▶ **EXCERPTED PASSAGE**
*****

# Sydney Harbour Landscape



## Bennymiata (Mar 19, 2012)

Took this the other night.
Very low res, I'm afraid, but some interesting light through the clouds IMHO.

5 shots. Canon 60D with 24-105L.
Hope you like it.


----------



## mike_s_one (Mar 19, 2012)

Nice capture, very well done! I love Sydney!


----------



## Bennymiata (Mar 19, 2012)

Thanks guys.


----------



## wickidwombat (Mar 19, 2012)

these are some of mine
showing the range of the 28-300 vs the 16-35 wide


----------



## pj1974 (Mar 19, 2012)

Bennymiata

Great shot! I particularly like the colours of the 1st photo -those shades of blue - and with the lighter sky / dark clouds and lights (on bridge and in the city) make a beautiful balance.

As an Aussie... it's an emotive and iconic image of our largest city - though I'm also glad to say I don't live in Sydney - as at this stage in my life I prefer the quieter pace & more community orientation of Adelaide... 

Also, thanks wickidwombat for your images... a nice different perspective.

*****

▶ **AIM OF THE EXERCISE**
Can you return the Sydney Harbour forum thread in full, word for word? The lines that come next have no connection to the Sydney Harbour forum thread.

▶ **GIVEN MATERIAL**

*****

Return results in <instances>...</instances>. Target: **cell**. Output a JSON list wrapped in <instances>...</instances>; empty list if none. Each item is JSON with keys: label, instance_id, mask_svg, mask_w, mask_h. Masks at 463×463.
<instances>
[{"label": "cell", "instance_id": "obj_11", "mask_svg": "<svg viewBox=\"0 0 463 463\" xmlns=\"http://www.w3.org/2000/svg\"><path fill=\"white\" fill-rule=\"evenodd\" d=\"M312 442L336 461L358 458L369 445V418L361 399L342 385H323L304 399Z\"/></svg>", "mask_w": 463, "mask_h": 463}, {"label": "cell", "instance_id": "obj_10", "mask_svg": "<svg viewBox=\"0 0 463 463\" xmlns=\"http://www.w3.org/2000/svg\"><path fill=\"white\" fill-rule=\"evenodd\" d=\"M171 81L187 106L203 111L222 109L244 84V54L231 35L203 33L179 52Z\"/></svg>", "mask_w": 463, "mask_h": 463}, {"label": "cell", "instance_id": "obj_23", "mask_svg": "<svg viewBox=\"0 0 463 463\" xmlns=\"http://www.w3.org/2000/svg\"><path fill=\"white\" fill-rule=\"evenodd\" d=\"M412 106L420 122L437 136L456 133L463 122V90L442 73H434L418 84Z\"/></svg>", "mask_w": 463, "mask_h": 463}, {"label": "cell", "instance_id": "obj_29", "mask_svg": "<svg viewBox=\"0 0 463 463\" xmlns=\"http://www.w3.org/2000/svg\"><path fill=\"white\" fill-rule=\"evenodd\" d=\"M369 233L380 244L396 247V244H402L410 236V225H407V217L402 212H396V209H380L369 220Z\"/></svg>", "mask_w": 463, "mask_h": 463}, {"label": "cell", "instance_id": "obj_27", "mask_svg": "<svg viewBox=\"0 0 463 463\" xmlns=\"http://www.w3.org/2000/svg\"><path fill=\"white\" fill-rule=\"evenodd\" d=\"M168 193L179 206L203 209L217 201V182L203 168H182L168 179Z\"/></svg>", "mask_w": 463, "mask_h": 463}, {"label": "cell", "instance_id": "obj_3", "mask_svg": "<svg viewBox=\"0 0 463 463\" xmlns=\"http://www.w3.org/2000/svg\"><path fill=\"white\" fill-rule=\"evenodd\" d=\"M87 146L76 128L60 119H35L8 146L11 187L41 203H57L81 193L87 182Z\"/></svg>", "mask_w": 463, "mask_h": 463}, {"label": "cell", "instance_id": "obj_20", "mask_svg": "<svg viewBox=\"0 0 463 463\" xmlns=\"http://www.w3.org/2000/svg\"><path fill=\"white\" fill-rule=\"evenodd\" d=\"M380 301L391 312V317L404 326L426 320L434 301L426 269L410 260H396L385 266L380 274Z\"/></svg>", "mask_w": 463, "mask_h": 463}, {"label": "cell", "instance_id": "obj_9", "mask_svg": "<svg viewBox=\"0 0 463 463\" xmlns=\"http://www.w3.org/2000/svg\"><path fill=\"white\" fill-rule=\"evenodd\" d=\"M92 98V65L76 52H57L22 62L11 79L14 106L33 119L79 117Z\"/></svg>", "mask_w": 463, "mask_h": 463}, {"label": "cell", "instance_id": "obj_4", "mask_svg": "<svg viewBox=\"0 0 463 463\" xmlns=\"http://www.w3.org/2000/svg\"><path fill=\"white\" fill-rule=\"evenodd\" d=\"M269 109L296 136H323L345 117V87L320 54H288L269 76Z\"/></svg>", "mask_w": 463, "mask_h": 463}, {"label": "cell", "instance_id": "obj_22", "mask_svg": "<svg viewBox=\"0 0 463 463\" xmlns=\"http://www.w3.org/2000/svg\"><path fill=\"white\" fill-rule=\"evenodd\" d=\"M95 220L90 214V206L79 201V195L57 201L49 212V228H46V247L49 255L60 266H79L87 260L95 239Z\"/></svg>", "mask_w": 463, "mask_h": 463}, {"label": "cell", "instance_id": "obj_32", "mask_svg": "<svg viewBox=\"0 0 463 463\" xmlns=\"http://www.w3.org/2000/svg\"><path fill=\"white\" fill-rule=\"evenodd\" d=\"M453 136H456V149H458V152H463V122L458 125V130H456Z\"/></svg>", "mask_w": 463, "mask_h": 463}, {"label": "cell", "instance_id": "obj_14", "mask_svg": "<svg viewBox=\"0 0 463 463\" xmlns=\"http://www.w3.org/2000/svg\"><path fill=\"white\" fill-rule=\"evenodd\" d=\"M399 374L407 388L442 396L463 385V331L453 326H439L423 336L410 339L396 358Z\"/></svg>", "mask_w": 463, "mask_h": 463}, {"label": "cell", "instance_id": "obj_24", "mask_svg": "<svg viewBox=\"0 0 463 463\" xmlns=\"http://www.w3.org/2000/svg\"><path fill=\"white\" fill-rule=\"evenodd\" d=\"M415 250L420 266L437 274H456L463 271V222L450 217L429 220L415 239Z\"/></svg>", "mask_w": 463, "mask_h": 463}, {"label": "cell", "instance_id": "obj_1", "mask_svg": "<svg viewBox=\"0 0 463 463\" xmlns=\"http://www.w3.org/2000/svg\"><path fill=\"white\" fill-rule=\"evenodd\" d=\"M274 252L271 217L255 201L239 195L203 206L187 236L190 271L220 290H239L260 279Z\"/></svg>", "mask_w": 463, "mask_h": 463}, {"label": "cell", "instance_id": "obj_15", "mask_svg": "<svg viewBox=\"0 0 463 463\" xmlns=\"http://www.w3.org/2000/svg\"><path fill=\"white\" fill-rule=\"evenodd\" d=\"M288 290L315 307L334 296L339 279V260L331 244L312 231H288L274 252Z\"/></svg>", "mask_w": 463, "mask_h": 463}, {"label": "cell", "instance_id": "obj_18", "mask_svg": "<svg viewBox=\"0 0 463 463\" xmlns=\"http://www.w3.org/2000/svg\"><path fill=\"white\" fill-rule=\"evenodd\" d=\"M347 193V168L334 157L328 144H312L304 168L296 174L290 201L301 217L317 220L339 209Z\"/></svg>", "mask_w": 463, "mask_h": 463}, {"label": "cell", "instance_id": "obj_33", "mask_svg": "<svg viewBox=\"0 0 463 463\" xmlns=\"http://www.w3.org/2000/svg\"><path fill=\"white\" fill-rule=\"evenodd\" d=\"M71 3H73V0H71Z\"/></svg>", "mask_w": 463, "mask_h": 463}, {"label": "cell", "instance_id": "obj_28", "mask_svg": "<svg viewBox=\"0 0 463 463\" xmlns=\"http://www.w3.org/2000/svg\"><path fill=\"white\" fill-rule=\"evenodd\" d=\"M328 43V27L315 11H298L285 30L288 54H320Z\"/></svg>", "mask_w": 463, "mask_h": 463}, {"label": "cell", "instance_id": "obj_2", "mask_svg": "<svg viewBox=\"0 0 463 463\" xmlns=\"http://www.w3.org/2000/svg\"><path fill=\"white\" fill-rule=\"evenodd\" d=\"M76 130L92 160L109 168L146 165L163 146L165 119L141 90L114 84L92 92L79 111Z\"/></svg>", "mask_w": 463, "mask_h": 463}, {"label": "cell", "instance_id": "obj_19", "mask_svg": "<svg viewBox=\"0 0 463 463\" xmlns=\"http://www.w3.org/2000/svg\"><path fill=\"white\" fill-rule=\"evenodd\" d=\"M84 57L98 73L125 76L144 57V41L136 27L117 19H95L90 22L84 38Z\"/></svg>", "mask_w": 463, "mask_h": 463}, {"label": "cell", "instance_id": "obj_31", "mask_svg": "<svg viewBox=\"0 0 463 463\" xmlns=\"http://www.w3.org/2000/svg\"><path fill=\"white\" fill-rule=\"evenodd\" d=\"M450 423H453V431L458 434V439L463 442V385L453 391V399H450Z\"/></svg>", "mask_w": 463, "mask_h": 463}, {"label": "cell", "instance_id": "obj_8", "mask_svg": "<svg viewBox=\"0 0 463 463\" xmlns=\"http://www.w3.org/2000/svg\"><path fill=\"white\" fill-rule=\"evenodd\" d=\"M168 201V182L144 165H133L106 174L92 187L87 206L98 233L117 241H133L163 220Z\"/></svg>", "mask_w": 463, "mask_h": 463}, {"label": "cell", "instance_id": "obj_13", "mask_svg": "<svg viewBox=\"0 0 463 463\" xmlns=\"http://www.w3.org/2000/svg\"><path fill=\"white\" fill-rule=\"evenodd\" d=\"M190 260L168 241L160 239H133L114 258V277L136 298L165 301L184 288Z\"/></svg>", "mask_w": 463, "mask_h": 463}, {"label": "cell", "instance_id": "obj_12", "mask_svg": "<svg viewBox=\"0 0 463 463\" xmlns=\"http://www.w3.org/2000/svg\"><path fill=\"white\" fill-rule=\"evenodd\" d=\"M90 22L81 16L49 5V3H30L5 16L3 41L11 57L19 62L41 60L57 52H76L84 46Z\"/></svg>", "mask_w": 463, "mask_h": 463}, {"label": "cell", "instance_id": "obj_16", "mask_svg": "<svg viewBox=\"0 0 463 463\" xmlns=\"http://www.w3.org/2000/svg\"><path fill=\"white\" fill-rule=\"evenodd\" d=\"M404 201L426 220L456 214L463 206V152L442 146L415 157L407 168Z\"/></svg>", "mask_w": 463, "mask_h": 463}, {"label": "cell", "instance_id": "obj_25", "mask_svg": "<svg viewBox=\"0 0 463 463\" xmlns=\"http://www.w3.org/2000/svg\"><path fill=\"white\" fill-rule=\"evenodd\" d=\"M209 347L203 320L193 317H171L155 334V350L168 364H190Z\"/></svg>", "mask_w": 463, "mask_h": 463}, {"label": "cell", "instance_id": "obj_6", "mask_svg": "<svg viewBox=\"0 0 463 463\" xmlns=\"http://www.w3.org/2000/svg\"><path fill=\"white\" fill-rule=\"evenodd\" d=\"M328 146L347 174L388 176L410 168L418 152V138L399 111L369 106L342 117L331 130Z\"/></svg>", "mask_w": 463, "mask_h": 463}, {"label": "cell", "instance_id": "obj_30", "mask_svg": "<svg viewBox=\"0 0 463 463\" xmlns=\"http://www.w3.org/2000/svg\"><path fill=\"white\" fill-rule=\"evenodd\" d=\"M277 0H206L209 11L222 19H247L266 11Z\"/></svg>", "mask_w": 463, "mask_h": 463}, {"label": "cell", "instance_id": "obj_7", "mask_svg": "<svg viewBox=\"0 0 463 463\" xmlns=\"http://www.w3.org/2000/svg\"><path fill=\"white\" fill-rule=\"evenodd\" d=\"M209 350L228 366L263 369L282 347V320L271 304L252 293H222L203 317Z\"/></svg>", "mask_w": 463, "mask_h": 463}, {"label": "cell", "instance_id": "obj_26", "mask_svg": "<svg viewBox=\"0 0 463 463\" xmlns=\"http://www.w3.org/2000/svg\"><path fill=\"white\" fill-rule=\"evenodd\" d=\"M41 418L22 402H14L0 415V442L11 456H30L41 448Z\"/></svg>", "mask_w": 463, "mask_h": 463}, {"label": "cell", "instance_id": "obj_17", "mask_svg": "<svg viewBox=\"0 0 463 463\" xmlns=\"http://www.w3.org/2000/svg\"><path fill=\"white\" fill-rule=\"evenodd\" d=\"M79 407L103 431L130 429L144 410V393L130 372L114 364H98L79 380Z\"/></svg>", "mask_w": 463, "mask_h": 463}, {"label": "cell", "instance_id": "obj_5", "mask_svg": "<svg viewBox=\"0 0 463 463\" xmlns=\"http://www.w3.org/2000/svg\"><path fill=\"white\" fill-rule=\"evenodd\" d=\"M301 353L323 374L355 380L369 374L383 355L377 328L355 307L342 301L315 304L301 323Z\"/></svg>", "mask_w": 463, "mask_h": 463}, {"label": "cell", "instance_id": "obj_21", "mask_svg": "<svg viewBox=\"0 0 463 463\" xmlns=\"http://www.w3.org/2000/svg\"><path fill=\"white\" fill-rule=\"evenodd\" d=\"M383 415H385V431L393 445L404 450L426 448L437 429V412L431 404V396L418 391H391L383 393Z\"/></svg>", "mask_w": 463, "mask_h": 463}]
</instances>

*****

▶ **TASK SOLUTION**
# Sydney Harbour Landscape



## Bennymiata (Mar 19, 2012)

Took this the other night.
Very low res, I'm afraid, but some interesting light through the clouds IMHO.

5 shots. Canon 60D with 24-105L.
Hope you like it.


----------



## mike_s_one (Mar 19, 2012)

Nice capture, very well done! I love Sydney!


----------



## Bennymiata (Mar 19, 2012)

Thanks guys.


----------



## wickidwombat (Mar 19, 2012)

these are some of mine
showing the range of the 28-300 vs the 16-35 wide


----------



## pj1974 (Mar 19, 2012)

Bennymiata

Great shot! I particularly like the colours of the 1st photo -those shades of blue - and with the lighter sky / dark clouds and lights (on bridge and in the city) make a beautiful balance.

As an Aussie... it's an emotive and iconic image of our largest city - though I'm also glad to say I don't live in Sydney - as at this stage in my life I prefer the quieter pace & more community orientation of Adelaide... 

Also, thanks wickidwombat for your images... a nice different perspective.